**DATA FOR PROCESSING:**
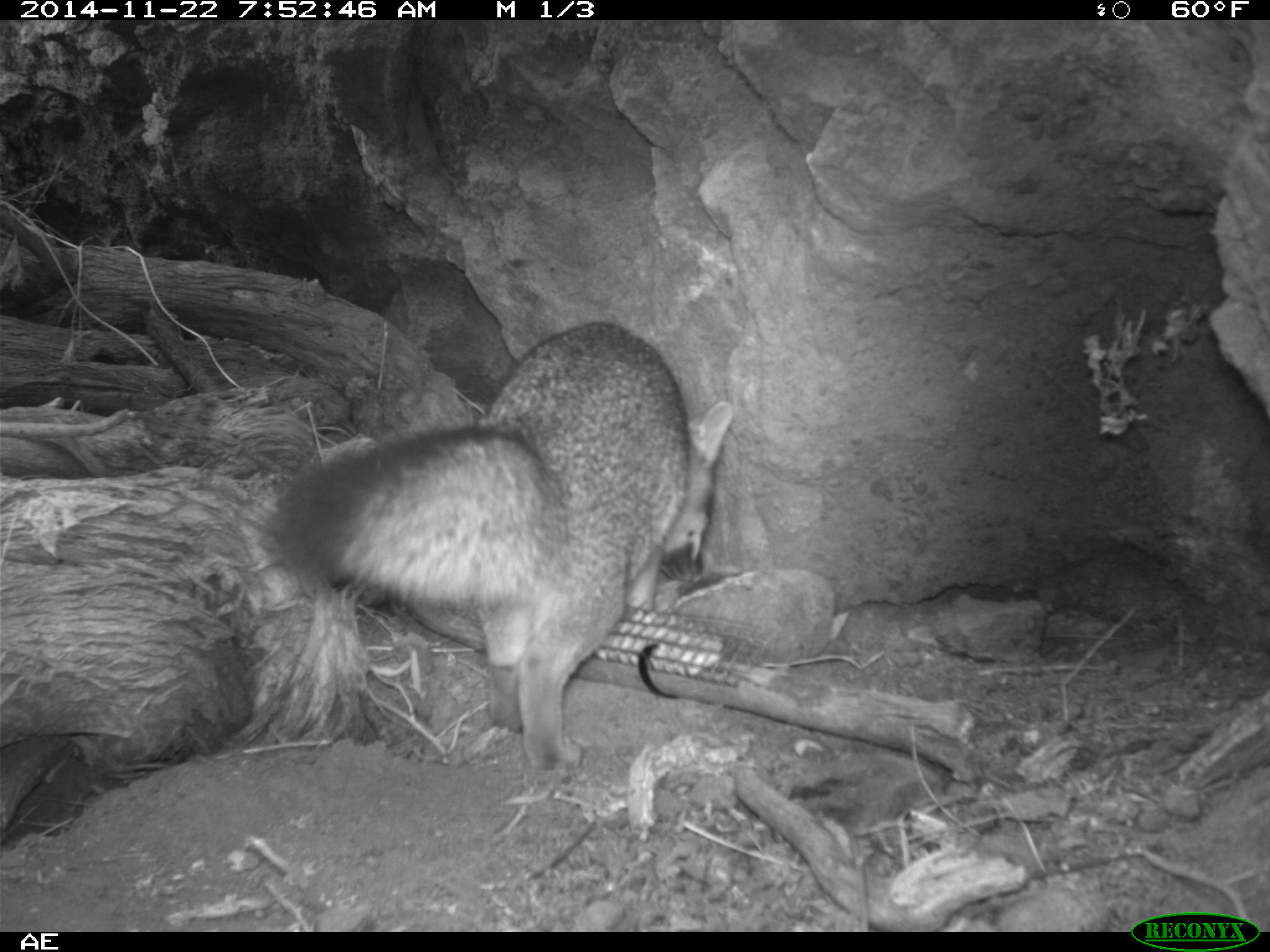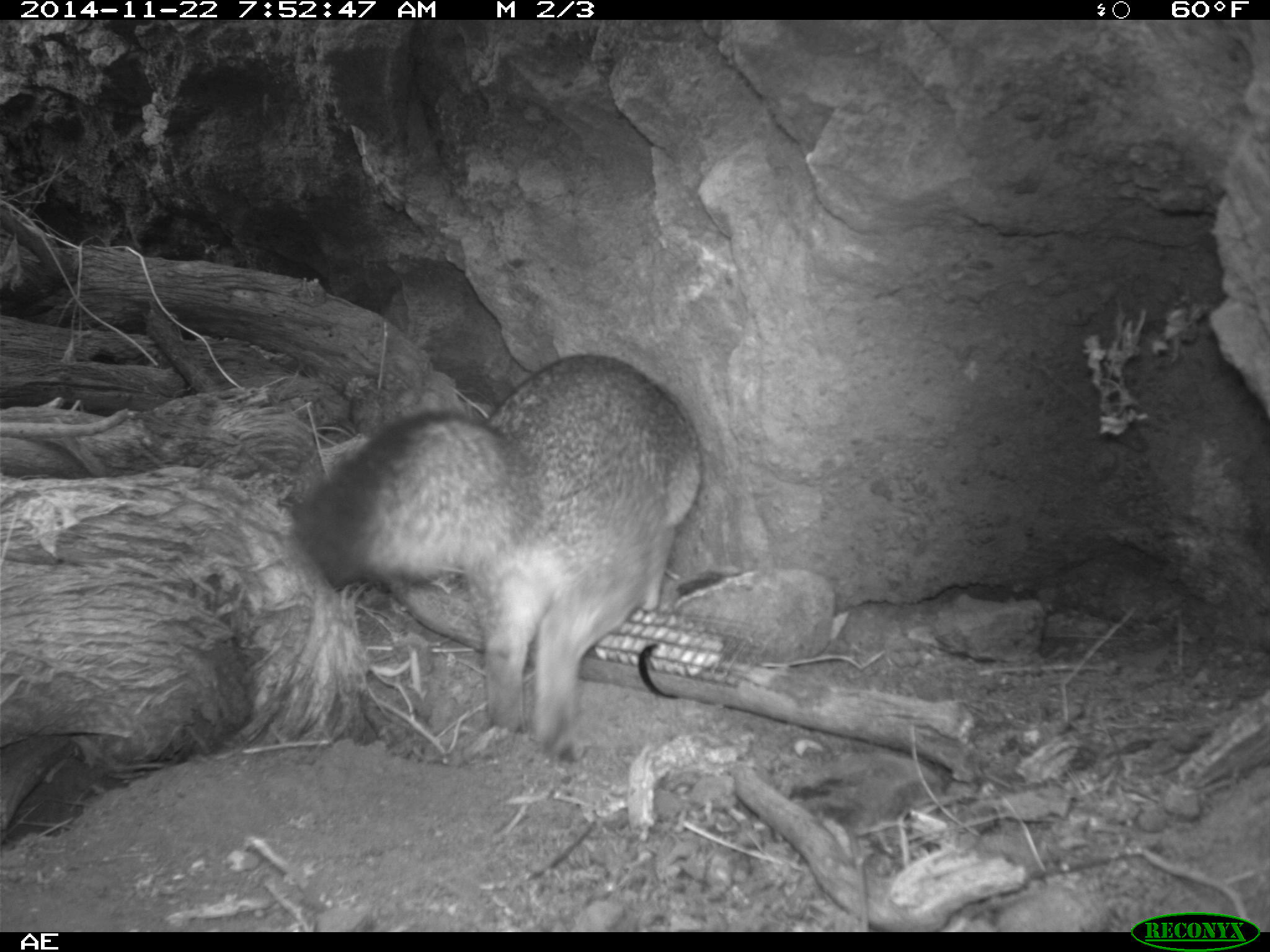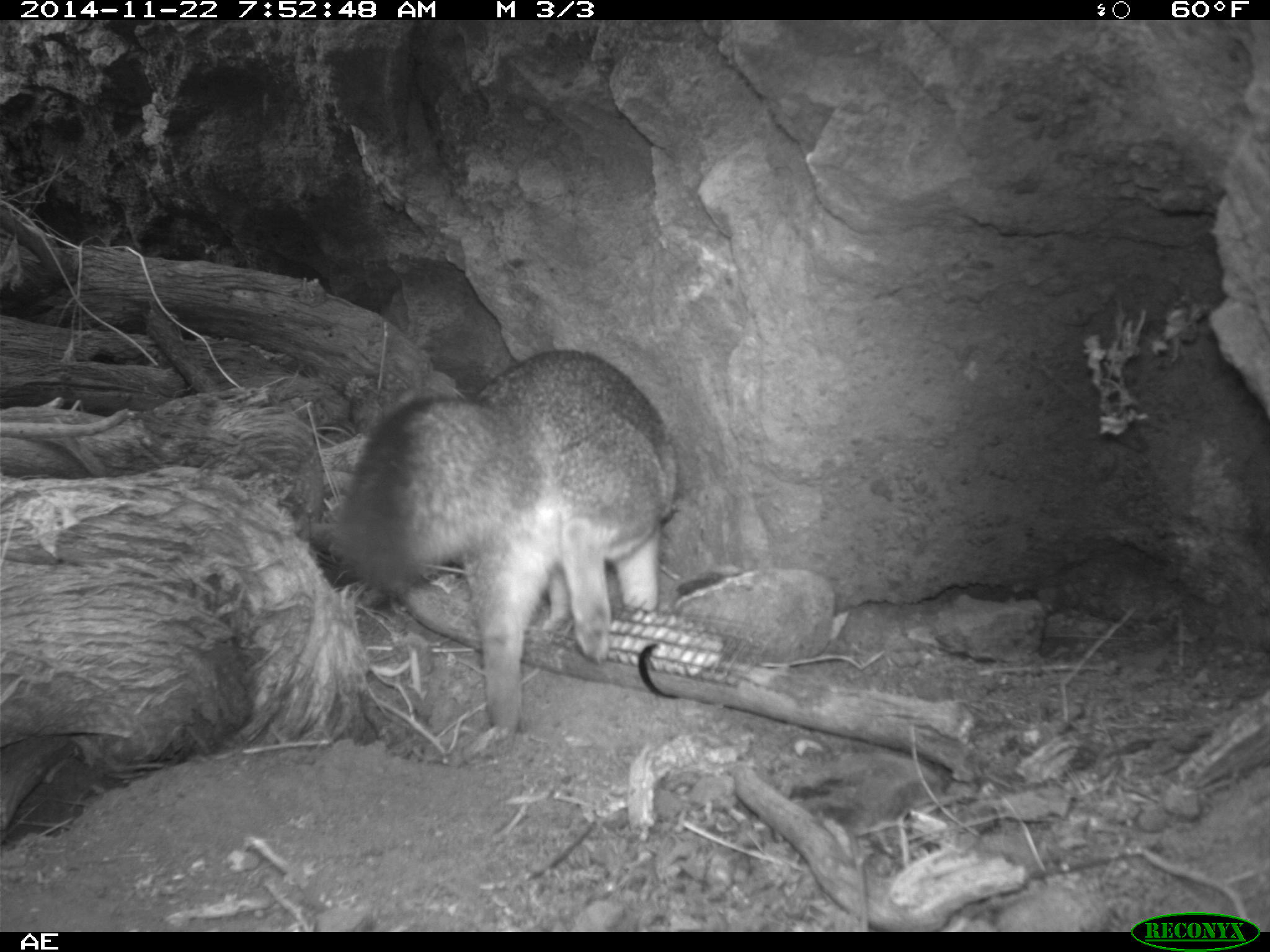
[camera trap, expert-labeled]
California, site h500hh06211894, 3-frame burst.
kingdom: Animalia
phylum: Chordata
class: Mammalia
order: Carnivora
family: Canidae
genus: Urocyon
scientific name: Urocyon littoralis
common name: island fox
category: fox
Fox (island fox) (Urocyon littoralis).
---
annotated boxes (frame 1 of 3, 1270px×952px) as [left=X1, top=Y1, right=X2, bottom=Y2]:
fox: [left=260, top=322, right=733, bottom=773]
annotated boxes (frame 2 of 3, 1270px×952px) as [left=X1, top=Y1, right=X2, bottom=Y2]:
fox: [left=298, top=352, right=703, bottom=764]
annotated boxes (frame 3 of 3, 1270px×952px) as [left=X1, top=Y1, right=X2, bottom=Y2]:
fox: [left=329, top=348, right=677, bottom=731]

**EXERCISE OBJECTIVE:** Transcribe all records verbatim, no pictures.

**COMPLETED EXERCISE:**
[camera trap, expert-labeled]
California, site h500hh06211894, 3-frame burst.
kingdom: Animalia
phylum: Chordata
class: Mammalia
order: Carnivora
family: Canidae
genus: Urocyon
scientific name: Urocyon littoralis
common name: island fox
category: fox
Fox (island fox) (Urocyon littoralis).
---
annotated boxes (frame 1 of 3, 1270px×952px) as [left=X1, top=Y1, right=X2, bottom=Y2]:
fox: [left=260, top=322, right=733, bottom=773]
annotated boxes (frame 2 of 3, 1270px×952px) as [left=X1, top=Y1, right=X2, bottom=Y2]:
fox: [left=298, top=352, right=703, bottom=764]
annotated boxes (frame 3 of 3, 1270px×952px) as [left=X1, top=Y1, right=X2, bottom=Y2]:
fox: [left=329, top=348, right=677, bottom=731]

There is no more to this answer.